Jon Rahm’s fury is here: Green jacket tears, Ryder Cup fears, gunning for history
GOLF/Emma Devine
Jon Rahm slumps into a seat as he rips a crosscourt backhand.
It’s a Tuesday in late August at the U.S. Open — the other U.S. Open — but the world’s third-ranked golfer looks right at home.
Conversation with Rahm is a lot like tennis, a sport that he has followed since he was a child in Spain at the height of Nadal. Sentences fly back and forth at a whiplash-worthy pace, and Rahm’s words land with the intentionality of a well-placed forehand. Perhaps it’s an offshoot of learning English as a college student living alone in America, but Rahm possesses a tennis player’s economy of energy: he does not waste time looking for words — or saying them.
From a luxury box at Arthur Ashe Stadium, Rahm tells me the story of the first time he played tennis. The match was supposed to be a leisurely weekend outing with his wife Kelley at a court near their home in Scottsdale, but it quickly turned competitive. Rahm was annoyingly good for a first-timer, zipping volleys into open space with ease, but he was annoyed, too. He expected to be better.

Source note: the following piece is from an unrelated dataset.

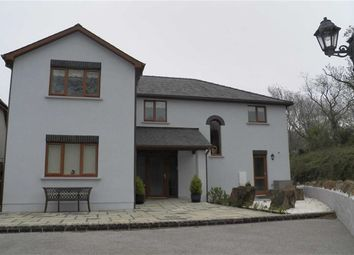 Thumbnail 5 bed detached house for sale in Ocean View, Pendine, Carmarthen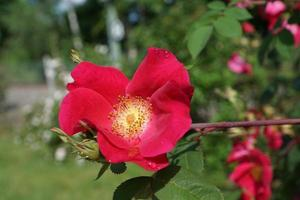 rose sauvage rouge photo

Serving was particularly frustrating. He knew the technique, but he couldn’t get the ball over the net. He drilled a few serves into the mesh before Kelley, a former college javelin thrower and regular tennis weekender, taught him the proper form.
After a few minutes, Rahm figured it out. He smashed an overhand with all his might, watching it explode off his racket and paint the opposite corner for an ace. When his eyes met Kelley’s again, the roles had reversed.

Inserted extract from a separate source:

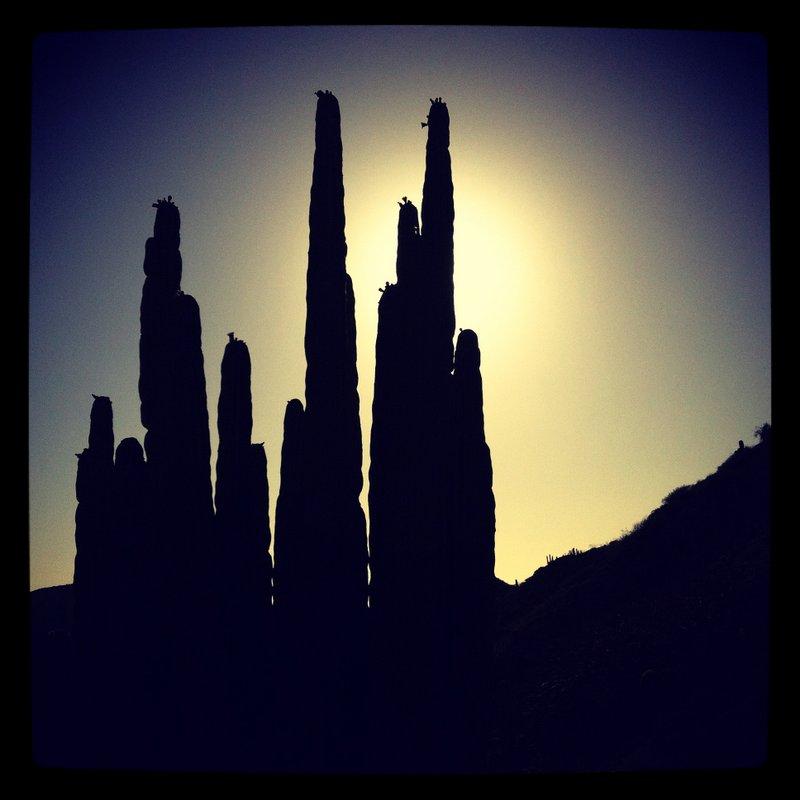 Baja California Cactus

“Okay, that’s enough,” Kelley said, visibly annoyed and heading for the exit. “We’re done here.”
Rahm laughs as he remembers the last thing she told him.
“Tennis is my sport. You’re not beating me at this, too.”
As we chat, our first few questions resemble something like a volley. He’s testing my range; feeling out my strengths. The first hint of this comes right as our interview begins. An early softball — do you like tennis? — is unabashedly blasted back into my face. (The response: “Absolutely.”)
Rahm’s message to me is clear: no more lollipops.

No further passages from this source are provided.